Geodesic defect anchoring on nematic shells

Nematic shells are colloidal particles coated with nematic liquid crystal molecules, which may freely glide and rotate on the colloid's surface while keeping their long axis on the local tangent plane. Molecular dynamics simulations on a nanoscopic spherical shell indicate that under appropriate adhesion conditions for the molecules on the equator, the equilibrium nematic texture exhibits at each pole a pair of $+\frac{1}{2}$ defects so close to one another to be treated as one $+1$ defect.
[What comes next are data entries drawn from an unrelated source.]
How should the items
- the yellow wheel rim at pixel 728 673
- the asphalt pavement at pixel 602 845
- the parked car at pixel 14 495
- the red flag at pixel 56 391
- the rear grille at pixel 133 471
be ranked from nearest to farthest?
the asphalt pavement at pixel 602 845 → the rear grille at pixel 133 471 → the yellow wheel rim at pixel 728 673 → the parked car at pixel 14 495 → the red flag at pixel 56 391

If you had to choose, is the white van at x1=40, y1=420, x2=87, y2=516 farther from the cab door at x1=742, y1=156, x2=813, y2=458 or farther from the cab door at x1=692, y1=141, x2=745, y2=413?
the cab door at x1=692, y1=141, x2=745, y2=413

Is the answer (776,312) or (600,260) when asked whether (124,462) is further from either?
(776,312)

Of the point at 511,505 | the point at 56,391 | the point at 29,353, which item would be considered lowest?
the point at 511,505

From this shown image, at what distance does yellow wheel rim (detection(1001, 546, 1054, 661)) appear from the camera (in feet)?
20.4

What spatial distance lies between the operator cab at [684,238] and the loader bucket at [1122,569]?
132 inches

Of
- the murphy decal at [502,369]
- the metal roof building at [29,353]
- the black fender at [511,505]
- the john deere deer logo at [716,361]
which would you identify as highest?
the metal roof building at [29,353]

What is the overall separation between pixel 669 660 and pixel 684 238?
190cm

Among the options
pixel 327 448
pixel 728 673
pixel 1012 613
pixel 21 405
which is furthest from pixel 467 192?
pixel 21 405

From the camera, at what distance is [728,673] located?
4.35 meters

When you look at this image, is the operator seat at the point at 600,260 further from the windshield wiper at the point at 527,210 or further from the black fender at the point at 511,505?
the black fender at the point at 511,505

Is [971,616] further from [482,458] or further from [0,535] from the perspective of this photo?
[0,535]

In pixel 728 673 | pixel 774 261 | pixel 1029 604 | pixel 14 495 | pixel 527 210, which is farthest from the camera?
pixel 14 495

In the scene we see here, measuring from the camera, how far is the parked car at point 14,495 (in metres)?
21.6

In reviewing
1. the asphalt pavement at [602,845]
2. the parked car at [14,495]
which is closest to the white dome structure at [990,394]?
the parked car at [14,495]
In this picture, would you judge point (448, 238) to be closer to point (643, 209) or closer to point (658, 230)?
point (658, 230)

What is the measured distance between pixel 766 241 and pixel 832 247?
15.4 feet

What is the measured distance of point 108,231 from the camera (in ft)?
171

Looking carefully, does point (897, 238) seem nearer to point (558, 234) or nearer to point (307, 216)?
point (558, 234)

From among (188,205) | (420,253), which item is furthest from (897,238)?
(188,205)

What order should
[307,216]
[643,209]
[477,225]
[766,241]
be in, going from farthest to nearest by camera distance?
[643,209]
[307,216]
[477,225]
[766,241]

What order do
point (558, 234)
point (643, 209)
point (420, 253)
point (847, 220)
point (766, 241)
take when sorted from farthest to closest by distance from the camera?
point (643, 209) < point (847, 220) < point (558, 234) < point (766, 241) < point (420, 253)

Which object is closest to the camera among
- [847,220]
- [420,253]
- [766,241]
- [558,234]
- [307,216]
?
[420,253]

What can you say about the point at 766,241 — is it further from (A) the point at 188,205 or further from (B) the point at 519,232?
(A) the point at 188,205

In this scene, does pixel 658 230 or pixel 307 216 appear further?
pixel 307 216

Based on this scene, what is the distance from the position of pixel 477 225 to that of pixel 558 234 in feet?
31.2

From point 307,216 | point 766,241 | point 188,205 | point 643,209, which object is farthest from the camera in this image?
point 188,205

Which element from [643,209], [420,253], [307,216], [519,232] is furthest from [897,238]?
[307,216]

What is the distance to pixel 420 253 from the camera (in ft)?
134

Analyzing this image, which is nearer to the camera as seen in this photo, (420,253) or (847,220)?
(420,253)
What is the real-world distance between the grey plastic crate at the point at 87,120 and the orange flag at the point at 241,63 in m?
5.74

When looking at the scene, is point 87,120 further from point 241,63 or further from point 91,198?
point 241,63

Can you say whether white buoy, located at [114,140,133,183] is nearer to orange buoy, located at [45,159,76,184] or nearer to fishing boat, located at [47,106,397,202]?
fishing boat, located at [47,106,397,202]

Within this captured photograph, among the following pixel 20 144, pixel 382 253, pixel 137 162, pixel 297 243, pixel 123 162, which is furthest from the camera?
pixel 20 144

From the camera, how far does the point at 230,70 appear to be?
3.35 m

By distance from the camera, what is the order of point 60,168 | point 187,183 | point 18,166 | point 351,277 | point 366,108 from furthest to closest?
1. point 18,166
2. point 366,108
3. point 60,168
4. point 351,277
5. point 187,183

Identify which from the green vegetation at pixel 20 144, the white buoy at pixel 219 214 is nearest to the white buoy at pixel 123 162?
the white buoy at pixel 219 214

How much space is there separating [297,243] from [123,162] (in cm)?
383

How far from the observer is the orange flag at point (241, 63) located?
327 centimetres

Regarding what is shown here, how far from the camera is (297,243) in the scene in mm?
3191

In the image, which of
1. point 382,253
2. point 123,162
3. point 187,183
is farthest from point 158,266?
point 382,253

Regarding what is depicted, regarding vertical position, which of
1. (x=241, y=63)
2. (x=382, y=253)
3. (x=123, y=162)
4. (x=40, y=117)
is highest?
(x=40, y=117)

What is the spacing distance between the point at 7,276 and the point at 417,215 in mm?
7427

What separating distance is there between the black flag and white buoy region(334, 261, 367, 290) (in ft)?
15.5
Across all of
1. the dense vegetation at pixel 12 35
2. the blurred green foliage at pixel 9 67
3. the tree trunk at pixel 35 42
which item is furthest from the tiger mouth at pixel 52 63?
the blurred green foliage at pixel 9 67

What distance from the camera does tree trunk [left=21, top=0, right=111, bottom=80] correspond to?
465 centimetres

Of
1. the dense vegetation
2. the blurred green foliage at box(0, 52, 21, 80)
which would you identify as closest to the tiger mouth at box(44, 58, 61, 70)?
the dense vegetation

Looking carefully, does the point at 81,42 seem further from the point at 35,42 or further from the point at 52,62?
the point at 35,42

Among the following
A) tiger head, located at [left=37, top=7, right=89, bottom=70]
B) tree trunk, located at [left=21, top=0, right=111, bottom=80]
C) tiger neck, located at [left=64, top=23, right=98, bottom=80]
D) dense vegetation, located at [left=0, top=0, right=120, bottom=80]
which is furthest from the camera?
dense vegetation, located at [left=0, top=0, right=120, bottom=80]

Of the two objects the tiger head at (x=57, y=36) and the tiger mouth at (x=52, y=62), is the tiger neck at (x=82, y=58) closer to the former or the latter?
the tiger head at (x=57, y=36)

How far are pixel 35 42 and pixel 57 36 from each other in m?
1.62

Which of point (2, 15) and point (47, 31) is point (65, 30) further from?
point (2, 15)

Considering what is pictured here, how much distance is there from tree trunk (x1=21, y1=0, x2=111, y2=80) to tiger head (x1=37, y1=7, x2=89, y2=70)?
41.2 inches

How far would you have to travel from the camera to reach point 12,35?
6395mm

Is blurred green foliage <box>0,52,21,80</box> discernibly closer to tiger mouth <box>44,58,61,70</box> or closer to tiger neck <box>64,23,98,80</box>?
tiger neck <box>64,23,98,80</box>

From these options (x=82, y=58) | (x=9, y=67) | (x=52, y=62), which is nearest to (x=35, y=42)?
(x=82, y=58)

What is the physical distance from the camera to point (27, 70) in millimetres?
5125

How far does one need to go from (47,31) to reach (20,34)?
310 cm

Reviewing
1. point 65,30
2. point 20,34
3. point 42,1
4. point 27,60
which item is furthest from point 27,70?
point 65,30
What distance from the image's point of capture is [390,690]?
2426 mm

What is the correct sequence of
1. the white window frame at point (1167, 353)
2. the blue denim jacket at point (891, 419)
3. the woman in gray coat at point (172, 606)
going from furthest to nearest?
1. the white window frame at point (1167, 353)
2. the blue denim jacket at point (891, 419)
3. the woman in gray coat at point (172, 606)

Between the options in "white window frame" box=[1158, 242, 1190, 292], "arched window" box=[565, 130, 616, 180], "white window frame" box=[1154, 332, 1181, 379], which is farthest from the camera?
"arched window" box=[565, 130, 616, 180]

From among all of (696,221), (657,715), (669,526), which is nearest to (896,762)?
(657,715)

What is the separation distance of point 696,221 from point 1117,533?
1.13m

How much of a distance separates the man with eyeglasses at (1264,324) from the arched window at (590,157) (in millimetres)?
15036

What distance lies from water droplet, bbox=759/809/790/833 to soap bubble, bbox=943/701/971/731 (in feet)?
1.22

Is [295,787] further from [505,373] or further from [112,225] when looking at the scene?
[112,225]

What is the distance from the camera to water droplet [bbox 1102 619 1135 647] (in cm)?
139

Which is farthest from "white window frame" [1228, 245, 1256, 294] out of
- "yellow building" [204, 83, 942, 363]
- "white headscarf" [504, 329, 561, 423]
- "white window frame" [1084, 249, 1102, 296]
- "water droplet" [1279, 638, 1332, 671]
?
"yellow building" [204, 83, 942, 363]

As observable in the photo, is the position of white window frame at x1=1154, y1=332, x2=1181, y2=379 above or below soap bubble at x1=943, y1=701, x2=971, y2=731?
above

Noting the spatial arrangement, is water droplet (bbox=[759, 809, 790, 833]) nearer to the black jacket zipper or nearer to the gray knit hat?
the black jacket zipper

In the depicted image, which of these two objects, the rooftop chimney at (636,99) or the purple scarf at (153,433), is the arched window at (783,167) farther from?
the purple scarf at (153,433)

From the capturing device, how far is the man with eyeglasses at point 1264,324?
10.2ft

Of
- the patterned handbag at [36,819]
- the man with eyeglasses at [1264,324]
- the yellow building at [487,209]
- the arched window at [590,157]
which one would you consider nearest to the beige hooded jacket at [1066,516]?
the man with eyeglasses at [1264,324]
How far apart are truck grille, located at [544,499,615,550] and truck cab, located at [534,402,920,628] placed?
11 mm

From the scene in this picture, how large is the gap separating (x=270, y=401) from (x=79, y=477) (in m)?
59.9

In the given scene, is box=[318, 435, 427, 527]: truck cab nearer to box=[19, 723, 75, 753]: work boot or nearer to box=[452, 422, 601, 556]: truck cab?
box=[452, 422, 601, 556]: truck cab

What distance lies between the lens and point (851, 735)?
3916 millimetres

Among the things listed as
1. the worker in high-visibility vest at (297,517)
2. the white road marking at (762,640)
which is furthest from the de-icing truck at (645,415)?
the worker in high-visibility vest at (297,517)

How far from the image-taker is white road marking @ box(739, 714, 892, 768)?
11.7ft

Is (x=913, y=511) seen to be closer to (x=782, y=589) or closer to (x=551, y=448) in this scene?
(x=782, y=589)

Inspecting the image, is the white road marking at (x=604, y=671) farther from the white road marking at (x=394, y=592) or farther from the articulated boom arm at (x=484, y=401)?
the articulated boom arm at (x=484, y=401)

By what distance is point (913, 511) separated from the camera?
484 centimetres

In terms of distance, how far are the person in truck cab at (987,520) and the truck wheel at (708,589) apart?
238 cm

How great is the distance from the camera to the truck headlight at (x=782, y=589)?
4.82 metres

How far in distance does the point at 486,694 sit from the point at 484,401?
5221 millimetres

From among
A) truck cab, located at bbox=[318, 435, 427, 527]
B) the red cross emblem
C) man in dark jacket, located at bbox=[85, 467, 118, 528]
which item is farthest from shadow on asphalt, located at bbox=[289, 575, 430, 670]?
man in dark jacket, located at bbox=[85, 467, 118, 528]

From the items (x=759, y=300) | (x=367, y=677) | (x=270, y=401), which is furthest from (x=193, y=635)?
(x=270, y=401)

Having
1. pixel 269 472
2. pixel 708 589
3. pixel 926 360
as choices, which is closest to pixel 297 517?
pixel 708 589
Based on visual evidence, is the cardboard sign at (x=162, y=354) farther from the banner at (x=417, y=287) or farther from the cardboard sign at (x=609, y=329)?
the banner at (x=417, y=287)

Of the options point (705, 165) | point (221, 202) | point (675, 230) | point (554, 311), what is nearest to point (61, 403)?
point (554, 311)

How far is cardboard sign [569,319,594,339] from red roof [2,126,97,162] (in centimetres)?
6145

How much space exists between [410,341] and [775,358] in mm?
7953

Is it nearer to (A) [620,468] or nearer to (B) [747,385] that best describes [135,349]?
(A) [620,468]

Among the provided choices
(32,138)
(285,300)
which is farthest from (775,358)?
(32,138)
Spirals connect the polar defects, though the continuum limit of the interaction potential would not feature any elastic anisotropy. A molecular averaging justifies an anchoring defect energy that feels the geodesics emanating from the defect. All our observations are explained by such a geodesic anchoring, which vanishes on flat manifolds.

Figure 1

Equilibrium vortex at the north pole.

Figure 2

Mercator map of $\mathit{n}$ in the $(\phi ,\theta )$ plane. For all directors $\beta \approx \frac{\pi }{2}$. Those frozen along the equator (for which $\beta =\frac{\pi }{2}$) are thicker than the others.

Figure 3

Loxodromes for $\nu =\frac{1}{2}$, ${\theta }_{\mathrm{c}}=1/50$, and ${\alpha }_{\mathrm{c}}\doteq 0.45\pi$.